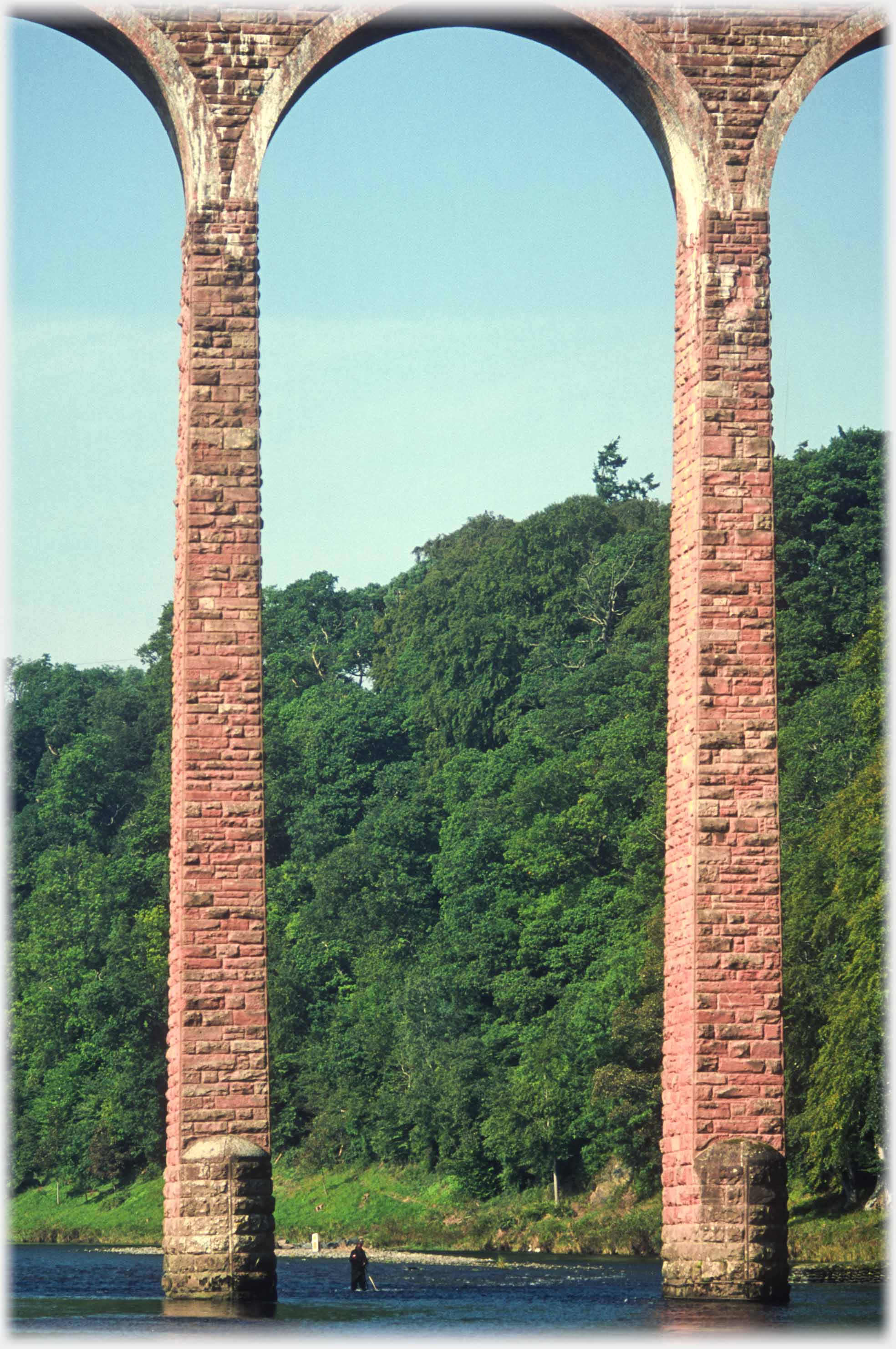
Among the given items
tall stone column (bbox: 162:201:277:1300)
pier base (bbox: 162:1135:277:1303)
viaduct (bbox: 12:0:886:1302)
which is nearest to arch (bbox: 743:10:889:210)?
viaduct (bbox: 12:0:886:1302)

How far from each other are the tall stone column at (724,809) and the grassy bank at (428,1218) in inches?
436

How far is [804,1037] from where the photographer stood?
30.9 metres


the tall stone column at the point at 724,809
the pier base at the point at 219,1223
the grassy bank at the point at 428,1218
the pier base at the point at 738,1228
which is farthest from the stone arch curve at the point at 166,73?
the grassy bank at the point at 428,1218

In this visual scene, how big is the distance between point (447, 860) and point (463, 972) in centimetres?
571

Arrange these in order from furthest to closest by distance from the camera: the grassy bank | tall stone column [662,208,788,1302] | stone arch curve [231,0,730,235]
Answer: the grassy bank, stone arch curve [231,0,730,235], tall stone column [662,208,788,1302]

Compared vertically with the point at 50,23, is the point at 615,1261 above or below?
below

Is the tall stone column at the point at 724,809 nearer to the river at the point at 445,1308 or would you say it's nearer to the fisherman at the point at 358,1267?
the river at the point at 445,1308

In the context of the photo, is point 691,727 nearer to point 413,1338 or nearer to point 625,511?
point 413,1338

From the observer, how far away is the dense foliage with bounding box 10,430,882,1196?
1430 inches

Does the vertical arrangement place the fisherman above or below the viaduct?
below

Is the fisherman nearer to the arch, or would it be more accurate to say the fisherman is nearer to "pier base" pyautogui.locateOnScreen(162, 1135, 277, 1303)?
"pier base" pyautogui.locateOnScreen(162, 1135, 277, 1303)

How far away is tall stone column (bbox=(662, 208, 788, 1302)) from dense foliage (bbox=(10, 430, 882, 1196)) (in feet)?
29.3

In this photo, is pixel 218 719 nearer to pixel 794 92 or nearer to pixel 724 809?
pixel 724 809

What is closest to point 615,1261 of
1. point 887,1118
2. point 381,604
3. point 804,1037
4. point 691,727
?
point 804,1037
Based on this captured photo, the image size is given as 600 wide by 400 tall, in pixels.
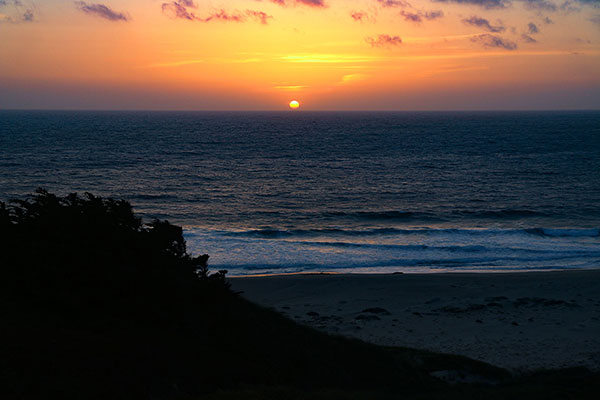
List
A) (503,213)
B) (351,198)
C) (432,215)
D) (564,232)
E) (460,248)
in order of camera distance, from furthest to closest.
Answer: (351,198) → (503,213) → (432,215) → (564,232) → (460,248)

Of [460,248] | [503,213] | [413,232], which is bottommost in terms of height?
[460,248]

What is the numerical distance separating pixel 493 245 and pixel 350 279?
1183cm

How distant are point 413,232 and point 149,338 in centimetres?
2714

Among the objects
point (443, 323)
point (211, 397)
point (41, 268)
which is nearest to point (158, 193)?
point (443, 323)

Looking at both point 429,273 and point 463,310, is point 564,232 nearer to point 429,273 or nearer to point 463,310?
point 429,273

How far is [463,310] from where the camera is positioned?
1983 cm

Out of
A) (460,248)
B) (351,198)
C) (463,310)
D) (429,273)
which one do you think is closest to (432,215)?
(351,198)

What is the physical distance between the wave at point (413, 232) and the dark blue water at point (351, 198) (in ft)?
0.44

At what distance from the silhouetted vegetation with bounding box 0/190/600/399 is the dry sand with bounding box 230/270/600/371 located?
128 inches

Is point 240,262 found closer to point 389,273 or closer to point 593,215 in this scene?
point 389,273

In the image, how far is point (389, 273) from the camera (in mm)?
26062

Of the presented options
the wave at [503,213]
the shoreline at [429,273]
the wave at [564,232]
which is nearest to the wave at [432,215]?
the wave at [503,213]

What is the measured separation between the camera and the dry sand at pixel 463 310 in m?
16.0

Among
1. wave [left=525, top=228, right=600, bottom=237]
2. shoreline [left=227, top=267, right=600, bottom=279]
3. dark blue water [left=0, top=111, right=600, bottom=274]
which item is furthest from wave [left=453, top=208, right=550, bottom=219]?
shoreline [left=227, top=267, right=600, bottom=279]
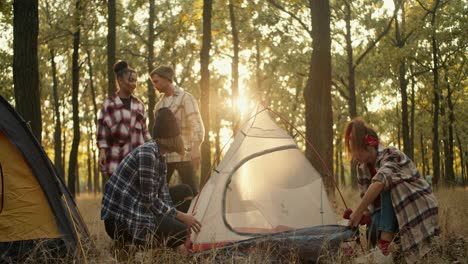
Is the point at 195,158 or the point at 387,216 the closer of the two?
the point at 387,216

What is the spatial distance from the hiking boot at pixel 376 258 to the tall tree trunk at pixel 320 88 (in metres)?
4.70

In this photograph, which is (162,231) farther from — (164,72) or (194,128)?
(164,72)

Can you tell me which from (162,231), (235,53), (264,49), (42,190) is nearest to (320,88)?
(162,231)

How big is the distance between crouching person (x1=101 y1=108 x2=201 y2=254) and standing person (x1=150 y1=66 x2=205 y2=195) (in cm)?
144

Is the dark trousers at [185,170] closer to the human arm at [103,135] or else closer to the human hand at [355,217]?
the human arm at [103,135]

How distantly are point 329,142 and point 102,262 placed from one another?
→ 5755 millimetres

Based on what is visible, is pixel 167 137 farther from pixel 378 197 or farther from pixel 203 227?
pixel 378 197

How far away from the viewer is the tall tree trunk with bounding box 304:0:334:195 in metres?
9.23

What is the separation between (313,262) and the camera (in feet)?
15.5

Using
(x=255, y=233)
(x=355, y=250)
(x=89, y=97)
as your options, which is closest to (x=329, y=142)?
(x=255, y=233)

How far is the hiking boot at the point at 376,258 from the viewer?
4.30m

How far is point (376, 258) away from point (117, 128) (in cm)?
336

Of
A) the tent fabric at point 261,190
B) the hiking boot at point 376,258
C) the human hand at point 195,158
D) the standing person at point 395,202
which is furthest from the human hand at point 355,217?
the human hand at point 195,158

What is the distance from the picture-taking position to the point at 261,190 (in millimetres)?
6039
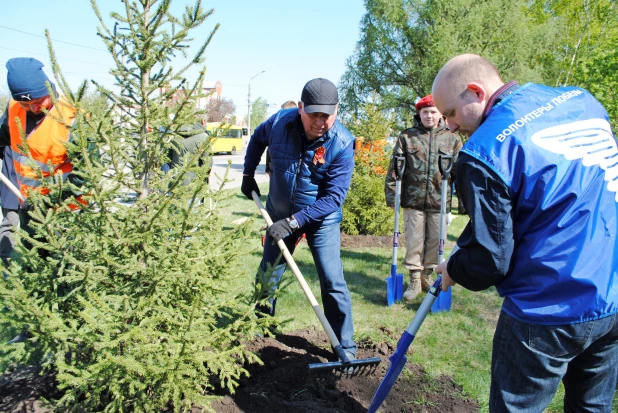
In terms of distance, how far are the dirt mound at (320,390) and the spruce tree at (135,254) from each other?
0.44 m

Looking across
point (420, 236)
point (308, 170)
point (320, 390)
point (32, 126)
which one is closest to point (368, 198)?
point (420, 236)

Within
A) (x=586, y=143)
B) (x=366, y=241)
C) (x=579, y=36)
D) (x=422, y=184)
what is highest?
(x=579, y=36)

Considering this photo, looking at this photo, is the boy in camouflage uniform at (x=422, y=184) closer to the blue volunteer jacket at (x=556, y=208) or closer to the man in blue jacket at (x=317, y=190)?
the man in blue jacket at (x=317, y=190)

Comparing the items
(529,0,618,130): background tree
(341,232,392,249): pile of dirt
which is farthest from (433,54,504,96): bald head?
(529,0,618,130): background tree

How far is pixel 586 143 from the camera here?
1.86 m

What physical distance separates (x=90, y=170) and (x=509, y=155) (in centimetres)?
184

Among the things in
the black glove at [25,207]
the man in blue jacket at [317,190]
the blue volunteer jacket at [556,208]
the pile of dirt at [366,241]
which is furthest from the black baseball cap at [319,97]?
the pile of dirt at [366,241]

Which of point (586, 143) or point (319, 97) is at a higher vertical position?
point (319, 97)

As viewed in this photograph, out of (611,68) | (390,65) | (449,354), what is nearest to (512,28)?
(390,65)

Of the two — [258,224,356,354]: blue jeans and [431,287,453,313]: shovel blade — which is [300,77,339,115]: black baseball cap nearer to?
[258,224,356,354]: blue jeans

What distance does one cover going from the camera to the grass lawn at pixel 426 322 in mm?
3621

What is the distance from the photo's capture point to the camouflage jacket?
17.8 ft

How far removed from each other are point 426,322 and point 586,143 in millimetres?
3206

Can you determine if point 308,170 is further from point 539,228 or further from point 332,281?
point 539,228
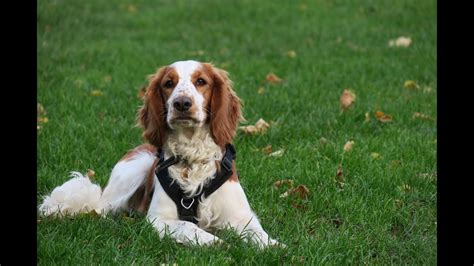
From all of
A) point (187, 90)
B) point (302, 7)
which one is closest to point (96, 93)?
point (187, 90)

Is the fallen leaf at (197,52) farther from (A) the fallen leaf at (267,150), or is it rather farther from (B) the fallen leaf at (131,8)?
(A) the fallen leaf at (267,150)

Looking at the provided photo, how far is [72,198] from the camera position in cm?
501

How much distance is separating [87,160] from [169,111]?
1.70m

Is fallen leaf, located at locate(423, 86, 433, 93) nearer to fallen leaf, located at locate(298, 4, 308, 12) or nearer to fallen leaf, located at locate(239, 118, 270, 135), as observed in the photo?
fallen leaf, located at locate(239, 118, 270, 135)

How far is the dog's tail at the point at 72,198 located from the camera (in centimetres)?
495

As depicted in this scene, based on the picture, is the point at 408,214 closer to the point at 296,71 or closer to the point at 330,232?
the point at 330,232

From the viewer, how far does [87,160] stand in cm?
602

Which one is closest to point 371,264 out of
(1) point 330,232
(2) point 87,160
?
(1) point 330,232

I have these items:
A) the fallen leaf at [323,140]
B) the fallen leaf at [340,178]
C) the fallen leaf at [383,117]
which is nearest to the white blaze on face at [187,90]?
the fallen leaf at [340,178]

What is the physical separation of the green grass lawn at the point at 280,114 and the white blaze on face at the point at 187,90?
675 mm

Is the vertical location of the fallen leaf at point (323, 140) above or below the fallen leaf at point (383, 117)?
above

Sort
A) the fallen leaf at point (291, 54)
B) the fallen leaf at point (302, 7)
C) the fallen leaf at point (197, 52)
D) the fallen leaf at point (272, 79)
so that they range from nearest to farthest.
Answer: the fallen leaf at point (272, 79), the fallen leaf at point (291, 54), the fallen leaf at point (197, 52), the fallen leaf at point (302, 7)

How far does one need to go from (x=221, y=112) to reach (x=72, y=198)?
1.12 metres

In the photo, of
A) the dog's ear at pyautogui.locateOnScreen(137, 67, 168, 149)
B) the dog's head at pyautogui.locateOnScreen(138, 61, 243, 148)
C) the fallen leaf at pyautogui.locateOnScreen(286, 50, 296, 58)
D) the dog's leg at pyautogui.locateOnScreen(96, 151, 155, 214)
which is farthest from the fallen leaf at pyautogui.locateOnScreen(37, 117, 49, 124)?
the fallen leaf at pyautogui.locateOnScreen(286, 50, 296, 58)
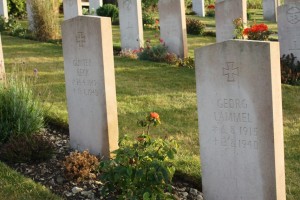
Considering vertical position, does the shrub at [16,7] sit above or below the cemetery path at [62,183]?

^^^^^^^^

#### Given request
Copy the lines word for word, starting at the first line and ending at the line that contains "30.9 metres", with both ends included. Leave the pictures out of your copy.

#### Answer to the task
Among the given items
tall stone column (bbox: 162:201:277:1300)
pier base (bbox: 162:1135:277:1303)
viaduct (bbox: 12:0:886:1302)
which is nearest to arch (bbox: 743:10:889:210)?
viaduct (bbox: 12:0:886:1302)

How far from each other are the tall stone column at (724,809) and the grassy bank at (428,1218) in inches?
436

How far is [804,1037] from where the photographer stood?
30.9 metres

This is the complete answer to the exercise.